SO I am editing this horror scene and I want to change the brightness of the left side of the wall to something similar to the dark right side. I want to light to be mostly on the actor's faces. I tried doing "change to color" and "color change" effect in after effect but didn't get good results. Now I am thinking about masking that bright wall area and changing the brightness. But that process seems long since this is a long clip. Is there any faster way to do this in after effects or premiere pro?
2 Answers
If I may, I would recommend using Davinci Resolve for this. It's free and does what you want way better than premiere. Since your question was raised for premiere though, let me propose two different solutions for this.
- Use a Luma-Matte for an adjustment layer. To to this:
- Duplicate your footage
- Apply curves on the footage to maximise the contrast. (the wall should be completely white, your talent should be completely black.
- Apply a curves effect on the adjustment layer and place it below your duplicated, contrasted footage and above your original footage-layer.
- For the adjustment-layer, under "track mattes" select the luma matte from your contrasted footage-layer.
- Now dial down the curve on the adjustment layer and see that it only affects the wall.
- Use a Roto. If the Luma-Matte isn't working well because you can't really separate the talent from the background, this would be your last resort.
- Draw a mask around your talent's face on the footage-layer and do that for every 2nd to 3rd frame, so that the mask moves with the face.
- Apply curves to your footage-layer.
- Press "e" to bring up the effects on your footage-layer and open up the curves.
- Under "Compositing Options" click the small "+" and select the mask you just drew.
- Make sure the mask is set to subtractive if you masked out the face, or additive if you masked out the portion of the wall.
- Now dial down the curve in the Effect Controls and see that the effect only applies inside the mask.
- You might want to feather the mask to not have a hard edge that might be distracting.

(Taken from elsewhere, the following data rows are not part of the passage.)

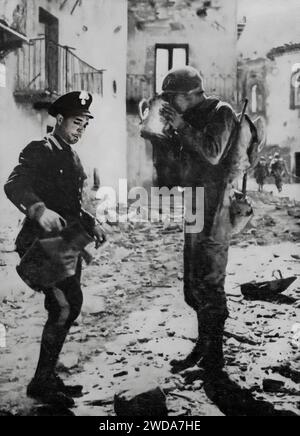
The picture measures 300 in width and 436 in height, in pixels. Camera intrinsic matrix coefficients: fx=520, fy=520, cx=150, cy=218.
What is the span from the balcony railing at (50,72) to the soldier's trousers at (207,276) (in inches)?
63.4

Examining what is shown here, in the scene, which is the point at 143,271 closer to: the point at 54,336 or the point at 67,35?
the point at 54,336

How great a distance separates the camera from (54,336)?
3.96 m

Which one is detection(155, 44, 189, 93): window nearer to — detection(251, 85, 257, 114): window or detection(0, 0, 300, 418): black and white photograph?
detection(0, 0, 300, 418): black and white photograph

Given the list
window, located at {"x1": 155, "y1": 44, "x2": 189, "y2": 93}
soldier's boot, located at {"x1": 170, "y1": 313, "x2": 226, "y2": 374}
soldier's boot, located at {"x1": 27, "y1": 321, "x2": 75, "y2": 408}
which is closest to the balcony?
window, located at {"x1": 155, "y1": 44, "x2": 189, "y2": 93}

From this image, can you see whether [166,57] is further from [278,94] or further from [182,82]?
[278,94]

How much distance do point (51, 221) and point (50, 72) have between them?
1.59m

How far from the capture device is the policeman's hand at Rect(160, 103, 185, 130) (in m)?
3.87

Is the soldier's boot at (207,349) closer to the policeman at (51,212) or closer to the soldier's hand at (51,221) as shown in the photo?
the policeman at (51,212)

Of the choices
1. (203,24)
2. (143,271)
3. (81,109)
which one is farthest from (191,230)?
(203,24)

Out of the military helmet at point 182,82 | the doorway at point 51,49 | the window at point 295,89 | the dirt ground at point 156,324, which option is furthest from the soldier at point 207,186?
the doorway at point 51,49

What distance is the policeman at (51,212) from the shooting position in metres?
3.92

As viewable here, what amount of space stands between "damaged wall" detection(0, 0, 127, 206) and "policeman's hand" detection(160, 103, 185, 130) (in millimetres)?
669

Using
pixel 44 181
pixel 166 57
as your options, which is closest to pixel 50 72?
pixel 166 57

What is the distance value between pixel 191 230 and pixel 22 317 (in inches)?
61.2
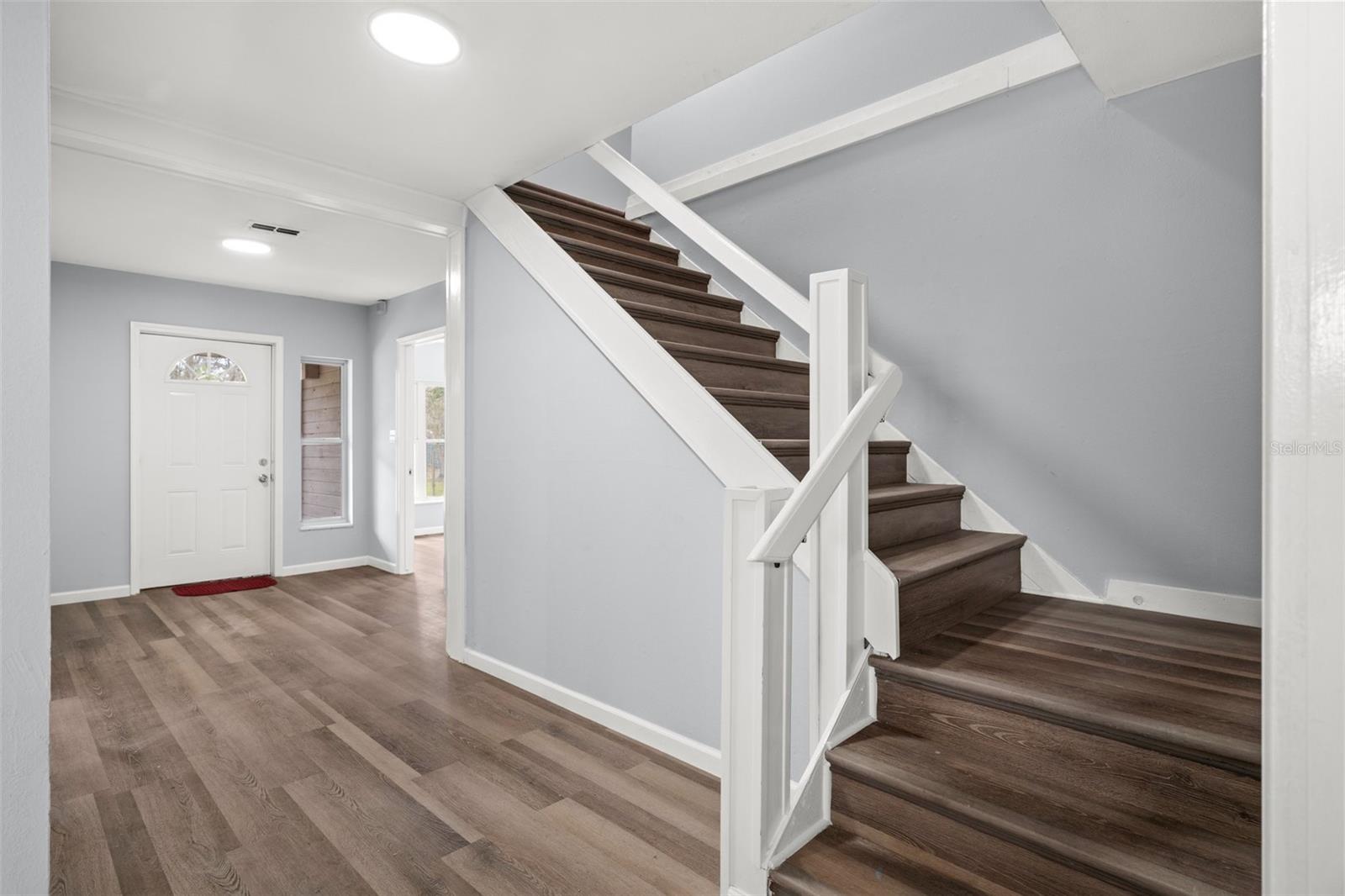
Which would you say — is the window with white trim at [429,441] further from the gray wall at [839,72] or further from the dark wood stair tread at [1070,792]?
the dark wood stair tread at [1070,792]

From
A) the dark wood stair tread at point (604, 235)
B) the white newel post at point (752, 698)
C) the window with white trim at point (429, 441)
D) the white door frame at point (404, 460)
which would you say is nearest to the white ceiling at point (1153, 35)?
the white newel post at point (752, 698)

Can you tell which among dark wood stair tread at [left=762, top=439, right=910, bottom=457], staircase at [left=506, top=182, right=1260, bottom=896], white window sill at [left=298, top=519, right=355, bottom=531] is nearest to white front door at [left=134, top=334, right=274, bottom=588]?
white window sill at [left=298, top=519, right=355, bottom=531]

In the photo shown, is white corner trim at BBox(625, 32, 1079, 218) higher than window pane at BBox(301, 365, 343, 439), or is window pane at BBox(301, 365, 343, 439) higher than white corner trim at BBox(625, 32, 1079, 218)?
white corner trim at BBox(625, 32, 1079, 218)

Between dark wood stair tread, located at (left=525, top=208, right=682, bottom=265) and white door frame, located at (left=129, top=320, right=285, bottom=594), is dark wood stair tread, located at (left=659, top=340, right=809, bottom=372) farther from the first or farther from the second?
white door frame, located at (left=129, top=320, right=285, bottom=594)

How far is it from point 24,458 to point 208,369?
16.2ft

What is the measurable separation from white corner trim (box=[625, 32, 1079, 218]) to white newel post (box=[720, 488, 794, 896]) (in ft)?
6.45

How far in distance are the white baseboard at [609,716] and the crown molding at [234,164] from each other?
7.38 feet

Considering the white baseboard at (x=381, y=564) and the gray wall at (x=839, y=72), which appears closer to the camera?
the gray wall at (x=839, y=72)

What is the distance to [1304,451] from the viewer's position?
634mm

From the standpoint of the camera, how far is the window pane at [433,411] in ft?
27.2

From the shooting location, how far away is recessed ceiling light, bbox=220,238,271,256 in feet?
13.7

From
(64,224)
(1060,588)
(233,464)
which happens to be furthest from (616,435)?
(233,464)

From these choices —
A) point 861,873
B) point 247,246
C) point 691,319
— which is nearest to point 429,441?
point 247,246

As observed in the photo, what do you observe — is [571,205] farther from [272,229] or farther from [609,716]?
[609,716]
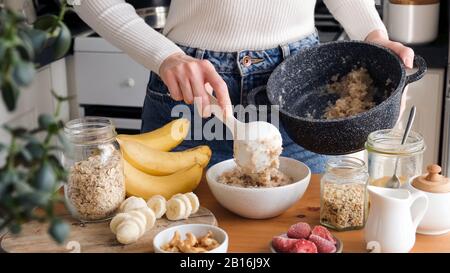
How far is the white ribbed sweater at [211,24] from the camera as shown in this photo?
1432mm

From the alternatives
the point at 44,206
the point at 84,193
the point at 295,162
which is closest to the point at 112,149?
the point at 84,193

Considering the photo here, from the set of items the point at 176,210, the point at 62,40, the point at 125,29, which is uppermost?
the point at 62,40

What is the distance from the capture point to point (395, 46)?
1374 mm

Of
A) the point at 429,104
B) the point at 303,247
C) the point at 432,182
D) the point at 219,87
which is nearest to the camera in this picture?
the point at 303,247

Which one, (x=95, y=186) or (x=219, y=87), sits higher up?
(x=219, y=87)

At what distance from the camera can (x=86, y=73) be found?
8.27 feet

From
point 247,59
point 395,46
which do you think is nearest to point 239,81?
point 247,59

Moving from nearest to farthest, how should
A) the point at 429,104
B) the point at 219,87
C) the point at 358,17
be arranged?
A: the point at 219,87
the point at 358,17
the point at 429,104

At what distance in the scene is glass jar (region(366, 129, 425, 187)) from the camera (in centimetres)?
114

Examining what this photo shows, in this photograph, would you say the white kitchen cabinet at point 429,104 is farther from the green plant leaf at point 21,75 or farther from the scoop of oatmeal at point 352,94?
the green plant leaf at point 21,75

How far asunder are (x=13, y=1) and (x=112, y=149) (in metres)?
1.56

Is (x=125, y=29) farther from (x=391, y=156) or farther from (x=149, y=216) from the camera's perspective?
(x=391, y=156)

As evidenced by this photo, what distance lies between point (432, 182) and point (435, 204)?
34mm

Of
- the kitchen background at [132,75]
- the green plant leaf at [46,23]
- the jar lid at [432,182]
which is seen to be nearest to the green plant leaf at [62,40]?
the green plant leaf at [46,23]
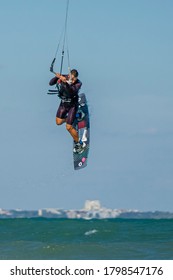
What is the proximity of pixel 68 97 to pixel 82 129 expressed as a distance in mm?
1784

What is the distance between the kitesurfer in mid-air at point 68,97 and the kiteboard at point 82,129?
1.36ft

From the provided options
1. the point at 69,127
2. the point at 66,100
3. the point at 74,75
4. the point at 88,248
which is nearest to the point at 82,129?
the point at 69,127

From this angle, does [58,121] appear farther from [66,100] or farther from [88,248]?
[88,248]

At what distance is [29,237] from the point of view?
41.2 metres

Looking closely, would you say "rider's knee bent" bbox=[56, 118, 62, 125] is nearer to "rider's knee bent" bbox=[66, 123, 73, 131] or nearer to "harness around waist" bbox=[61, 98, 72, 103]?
"rider's knee bent" bbox=[66, 123, 73, 131]

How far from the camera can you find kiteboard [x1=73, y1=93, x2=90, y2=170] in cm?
1844

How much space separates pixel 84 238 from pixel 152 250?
9147mm

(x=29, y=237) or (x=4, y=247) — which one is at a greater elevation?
(x=29, y=237)

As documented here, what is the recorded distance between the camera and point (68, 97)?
1709 cm

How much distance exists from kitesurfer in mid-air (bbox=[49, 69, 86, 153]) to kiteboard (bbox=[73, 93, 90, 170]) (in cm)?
41

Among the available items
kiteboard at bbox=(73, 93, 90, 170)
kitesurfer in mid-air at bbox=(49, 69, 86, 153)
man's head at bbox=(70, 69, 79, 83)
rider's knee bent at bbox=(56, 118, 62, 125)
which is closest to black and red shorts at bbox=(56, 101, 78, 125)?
kitesurfer in mid-air at bbox=(49, 69, 86, 153)

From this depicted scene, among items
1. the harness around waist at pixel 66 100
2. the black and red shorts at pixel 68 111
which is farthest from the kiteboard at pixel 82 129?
the harness around waist at pixel 66 100
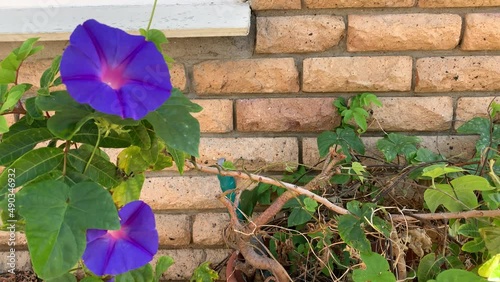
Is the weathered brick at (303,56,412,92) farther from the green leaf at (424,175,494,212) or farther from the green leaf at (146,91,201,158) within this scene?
the green leaf at (146,91,201,158)

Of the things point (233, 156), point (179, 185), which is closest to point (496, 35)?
point (233, 156)

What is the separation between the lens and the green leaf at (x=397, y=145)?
1286 millimetres

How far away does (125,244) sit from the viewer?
77 cm

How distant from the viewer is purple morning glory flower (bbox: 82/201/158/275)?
734 mm

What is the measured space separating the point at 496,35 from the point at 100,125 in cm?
103

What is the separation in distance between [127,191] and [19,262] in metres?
0.83

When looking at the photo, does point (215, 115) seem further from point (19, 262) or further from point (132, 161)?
point (19, 262)

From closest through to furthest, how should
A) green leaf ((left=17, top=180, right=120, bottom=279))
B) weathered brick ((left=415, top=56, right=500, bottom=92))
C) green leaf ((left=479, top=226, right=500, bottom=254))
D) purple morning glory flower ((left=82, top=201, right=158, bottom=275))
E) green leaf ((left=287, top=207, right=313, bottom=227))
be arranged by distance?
green leaf ((left=17, top=180, right=120, bottom=279)) → purple morning glory flower ((left=82, top=201, right=158, bottom=275)) → green leaf ((left=479, top=226, right=500, bottom=254)) → green leaf ((left=287, top=207, right=313, bottom=227)) → weathered brick ((left=415, top=56, right=500, bottom=92))

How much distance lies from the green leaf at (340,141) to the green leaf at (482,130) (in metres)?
0.26

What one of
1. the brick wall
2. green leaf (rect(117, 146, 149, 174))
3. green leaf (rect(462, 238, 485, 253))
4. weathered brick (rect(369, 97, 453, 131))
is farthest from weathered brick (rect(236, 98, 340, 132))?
green leaf (rect(117, 146, 149, 174))

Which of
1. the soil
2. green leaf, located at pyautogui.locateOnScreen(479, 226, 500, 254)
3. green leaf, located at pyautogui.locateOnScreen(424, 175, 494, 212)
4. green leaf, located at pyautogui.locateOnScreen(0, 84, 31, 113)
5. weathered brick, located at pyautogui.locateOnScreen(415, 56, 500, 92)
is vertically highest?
green leaf, located at pyautogui.locateOnScreen(0, 84, 31, 113)

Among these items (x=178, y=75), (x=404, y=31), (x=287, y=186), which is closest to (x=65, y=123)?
(x=287, y=186)

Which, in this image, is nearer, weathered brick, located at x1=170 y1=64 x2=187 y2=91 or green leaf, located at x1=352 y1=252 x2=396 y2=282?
green leaf, located at x1=352 y1=252 x2=396 y2=282

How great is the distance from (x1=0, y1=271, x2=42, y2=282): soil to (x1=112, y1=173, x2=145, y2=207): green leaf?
76 cm
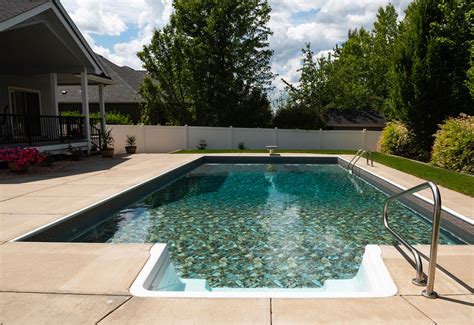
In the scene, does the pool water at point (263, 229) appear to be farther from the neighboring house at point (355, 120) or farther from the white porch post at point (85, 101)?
the neighboring house at point (355, 120)

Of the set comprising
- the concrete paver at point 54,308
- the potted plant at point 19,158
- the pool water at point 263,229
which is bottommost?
the pool water at point 263,229

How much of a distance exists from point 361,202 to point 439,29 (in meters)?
10.4

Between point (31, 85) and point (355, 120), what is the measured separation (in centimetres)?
2444

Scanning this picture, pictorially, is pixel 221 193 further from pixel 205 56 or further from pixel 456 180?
pixel 205 56

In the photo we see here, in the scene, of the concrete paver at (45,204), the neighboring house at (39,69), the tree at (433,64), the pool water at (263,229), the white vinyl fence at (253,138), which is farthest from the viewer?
the white vinyl fence at (253,138)

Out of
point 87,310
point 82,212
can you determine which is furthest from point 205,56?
point 87,310

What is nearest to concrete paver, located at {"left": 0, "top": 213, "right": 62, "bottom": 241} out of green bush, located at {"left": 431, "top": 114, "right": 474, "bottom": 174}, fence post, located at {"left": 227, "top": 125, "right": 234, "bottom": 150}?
green bush, located at {"left": 431, "top": 114, "right": 474, "bottom": 174}

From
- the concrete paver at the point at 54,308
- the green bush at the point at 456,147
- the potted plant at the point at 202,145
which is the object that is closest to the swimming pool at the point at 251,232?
the concrete paver at the point at 54,308

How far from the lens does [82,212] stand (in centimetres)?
596

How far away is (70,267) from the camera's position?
3.63m

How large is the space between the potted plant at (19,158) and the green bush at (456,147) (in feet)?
44.6

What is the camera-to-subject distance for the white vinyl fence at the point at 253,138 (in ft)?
66.6

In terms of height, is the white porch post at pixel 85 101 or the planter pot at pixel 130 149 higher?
the white porch post at pixel 85 101

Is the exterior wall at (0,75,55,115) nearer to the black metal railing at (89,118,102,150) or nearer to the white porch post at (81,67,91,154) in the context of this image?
the white porch post at (81,67,91,154)
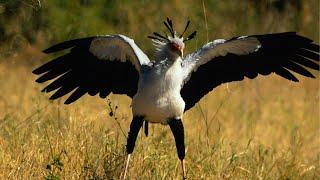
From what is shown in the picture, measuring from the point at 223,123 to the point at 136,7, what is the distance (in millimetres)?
4032

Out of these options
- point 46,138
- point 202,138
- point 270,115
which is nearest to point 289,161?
point 202,138

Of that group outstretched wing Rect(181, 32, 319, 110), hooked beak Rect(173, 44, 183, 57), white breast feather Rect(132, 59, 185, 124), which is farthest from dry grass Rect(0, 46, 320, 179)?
hooked beak Rect(173, 44, 183, 57)

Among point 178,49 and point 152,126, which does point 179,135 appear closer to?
point 178,49

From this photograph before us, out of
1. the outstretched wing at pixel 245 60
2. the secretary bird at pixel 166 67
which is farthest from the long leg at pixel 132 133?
the outstretched wing at pixel 245 60

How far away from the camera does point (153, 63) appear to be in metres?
6.26

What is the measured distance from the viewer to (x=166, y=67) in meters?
6.16

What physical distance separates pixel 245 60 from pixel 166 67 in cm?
88

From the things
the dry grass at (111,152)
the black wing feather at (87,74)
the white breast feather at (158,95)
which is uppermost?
the black wing feather at (87,74)

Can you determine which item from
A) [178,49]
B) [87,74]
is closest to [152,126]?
[87,74]

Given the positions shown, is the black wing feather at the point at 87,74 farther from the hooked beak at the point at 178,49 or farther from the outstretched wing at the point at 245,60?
the hooked beak at the point at 178,49

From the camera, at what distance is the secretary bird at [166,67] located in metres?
6.16

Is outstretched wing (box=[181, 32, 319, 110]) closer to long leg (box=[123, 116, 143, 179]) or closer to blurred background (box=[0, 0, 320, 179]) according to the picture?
blurred background (box=[0, 0, 320, 179])

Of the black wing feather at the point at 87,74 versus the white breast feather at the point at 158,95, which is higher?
the black wing feather at the point at 87,74

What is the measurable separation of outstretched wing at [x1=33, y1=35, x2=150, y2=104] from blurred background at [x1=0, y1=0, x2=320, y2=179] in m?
0.25
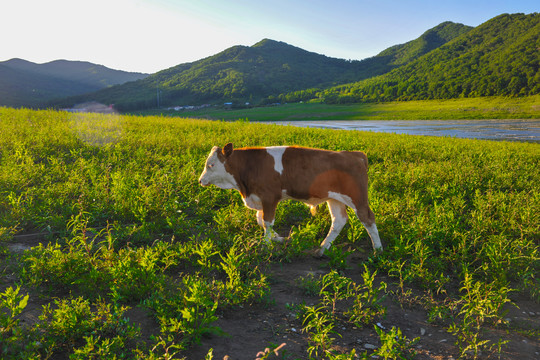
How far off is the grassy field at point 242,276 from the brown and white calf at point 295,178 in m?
0.50

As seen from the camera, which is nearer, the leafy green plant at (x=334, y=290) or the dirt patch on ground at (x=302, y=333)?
the dirt patch on ground at (x=302, y=333)

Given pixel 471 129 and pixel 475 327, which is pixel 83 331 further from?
pixel 471 129

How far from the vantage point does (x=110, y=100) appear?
365 ft

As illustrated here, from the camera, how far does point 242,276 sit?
410 cm

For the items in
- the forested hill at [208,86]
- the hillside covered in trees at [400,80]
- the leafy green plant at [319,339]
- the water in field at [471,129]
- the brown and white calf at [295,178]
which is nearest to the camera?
the leafy green plant at [319,339]

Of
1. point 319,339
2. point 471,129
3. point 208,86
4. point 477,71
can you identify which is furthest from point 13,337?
point 208,86

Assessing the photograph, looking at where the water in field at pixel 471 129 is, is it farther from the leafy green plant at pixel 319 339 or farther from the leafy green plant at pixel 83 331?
the leafy green plant at pixel 83 331

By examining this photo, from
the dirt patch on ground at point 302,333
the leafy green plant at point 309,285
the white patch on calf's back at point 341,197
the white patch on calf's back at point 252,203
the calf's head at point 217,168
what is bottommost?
the dirt patch on ground at point 302,333

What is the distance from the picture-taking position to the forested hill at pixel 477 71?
7906 centimetres

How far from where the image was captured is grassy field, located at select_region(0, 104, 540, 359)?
293cm

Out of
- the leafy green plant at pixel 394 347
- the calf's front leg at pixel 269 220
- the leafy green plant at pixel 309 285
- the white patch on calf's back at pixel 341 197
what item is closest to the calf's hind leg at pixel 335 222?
the white patch on calf's back at pixel 341 197

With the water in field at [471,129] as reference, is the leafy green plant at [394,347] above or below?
below

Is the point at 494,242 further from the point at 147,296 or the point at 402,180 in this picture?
the point at 147,296

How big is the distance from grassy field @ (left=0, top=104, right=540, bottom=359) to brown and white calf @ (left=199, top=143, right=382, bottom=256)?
504 mm
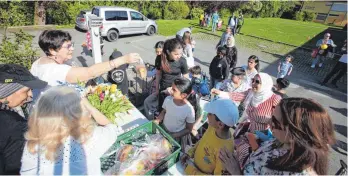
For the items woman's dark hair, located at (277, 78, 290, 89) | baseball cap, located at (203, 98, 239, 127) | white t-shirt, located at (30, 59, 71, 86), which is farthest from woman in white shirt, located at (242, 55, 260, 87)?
white t-shirt, located at (30, 59, 71, 86)

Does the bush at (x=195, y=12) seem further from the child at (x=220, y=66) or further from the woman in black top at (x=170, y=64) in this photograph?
the woman in black top at (x=170, y=64)

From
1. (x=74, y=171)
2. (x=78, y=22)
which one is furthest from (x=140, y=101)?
(x=78, y=22)

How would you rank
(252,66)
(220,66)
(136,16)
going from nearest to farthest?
(252,66) → (220,66) → (136,16)

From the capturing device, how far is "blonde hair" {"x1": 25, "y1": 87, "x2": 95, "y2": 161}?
4.74 ft

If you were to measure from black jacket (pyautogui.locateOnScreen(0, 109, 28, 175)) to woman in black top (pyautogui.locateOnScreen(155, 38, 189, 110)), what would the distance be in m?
2.33

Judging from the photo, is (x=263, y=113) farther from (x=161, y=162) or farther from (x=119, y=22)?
(x=119, y=22)

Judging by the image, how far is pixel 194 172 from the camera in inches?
83.8

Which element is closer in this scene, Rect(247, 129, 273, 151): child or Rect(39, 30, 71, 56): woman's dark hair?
Rect(247, 129, 273, 151): child

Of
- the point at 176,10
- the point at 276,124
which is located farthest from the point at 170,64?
the point at 176,10

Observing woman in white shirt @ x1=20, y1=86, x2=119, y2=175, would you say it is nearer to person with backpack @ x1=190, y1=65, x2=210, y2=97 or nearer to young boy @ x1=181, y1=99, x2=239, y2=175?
young boy @ x1=181, y1=99, x2=239, y2=175

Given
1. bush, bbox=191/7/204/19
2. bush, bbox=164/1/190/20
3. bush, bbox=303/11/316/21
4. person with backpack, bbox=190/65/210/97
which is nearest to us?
person with backpack, bbox=190/65/210/97

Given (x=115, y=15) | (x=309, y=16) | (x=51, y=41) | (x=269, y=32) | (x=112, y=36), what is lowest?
(x=112, y=36)

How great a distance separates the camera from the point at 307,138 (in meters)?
1.49

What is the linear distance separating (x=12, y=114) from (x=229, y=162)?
6.27ft
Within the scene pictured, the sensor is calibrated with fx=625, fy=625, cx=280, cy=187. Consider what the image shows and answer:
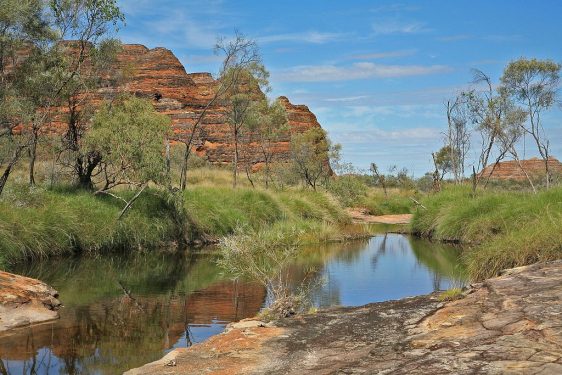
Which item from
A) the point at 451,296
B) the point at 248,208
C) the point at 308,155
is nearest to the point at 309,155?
the point at 308,155

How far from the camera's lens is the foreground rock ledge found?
5659 mm

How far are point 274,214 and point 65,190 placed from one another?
30.6 ft

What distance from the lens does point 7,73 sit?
73.3ft

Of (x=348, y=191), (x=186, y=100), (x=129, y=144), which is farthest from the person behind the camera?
(x=186, y=100)

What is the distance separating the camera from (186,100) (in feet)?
285

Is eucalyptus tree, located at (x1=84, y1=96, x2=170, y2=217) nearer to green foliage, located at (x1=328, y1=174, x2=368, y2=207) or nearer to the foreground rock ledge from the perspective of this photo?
the foreground rock ledge

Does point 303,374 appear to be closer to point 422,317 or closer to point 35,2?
point 422,317

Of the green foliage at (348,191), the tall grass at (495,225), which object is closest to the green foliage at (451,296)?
the tall grass at (495,225)

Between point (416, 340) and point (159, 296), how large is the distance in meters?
8.09

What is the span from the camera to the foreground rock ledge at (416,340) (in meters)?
5.66

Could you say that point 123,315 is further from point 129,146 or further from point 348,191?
point 348,191

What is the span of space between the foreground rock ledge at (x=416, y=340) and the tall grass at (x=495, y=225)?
9.76ft

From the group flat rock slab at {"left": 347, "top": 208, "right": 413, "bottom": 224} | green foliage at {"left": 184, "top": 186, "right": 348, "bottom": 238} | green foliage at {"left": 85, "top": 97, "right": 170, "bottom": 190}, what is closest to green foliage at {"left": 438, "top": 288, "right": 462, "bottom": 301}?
green foliage at {"left": 184, "top": 186, "right": 348, "bottom": 238}

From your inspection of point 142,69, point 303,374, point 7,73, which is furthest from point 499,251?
point 142,69
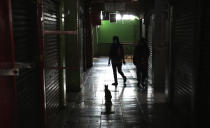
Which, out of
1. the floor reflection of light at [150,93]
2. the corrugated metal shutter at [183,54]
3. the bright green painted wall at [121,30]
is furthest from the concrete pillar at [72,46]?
the bright green painted wall at [121,30]

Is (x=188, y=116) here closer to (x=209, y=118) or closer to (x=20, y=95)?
(x=209, y=118)

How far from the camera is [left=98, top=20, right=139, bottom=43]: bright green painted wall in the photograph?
25.8 meters

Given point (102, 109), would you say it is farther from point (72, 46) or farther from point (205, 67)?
point (205, 67)

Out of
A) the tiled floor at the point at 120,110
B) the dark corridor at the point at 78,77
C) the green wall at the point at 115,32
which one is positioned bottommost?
the tiled floor at the point at 120,110

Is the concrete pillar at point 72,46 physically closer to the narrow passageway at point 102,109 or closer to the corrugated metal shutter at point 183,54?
the narrow passageway at point 102,109

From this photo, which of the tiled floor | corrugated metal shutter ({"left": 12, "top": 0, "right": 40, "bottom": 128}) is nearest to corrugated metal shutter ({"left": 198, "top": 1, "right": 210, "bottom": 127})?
the tiled floor

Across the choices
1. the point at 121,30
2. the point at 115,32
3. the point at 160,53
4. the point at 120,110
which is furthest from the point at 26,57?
the point at 121,30

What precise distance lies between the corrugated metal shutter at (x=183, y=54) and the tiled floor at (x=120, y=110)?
1.72 feet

I hope this helped, have a good day! :)
Edit: You might want to use a mix of the two methods: The Luma-Matte for the hair, which is hard to rotoscope, and using masks for the simpler areas of the head.
If you have Premiere, chances are you have After Effects, which would be the best option for this job. But Premiere is still capable of doing it, without any roundtripping to other aps.
Here's my results, I just used a screenshot of your screenshot, so you'll probably get a better result using your original footage.
To get this I duplicated the layer, and on the bottom layer added Lumetri color and pulled the rgb curve down to make the background dark.
I added Lumetri colour to the top layer, balanced the overall colour temperature until the BG was white, then pulled up the midtones to get a bit more separation between the wall and the face. Then I used the basic color Key effect and got the wall colour using the eyedropper, and fiddled with the tolerance, edge thin, and edge feather options until it was as good as it could be.
The highlight spot on the actor's nose is a problem, you may have to duplicate the layer, and mask out just the area around that spot without the color key effect applied. You don't have to be precise with this mask, but you have to track it to follow the movement.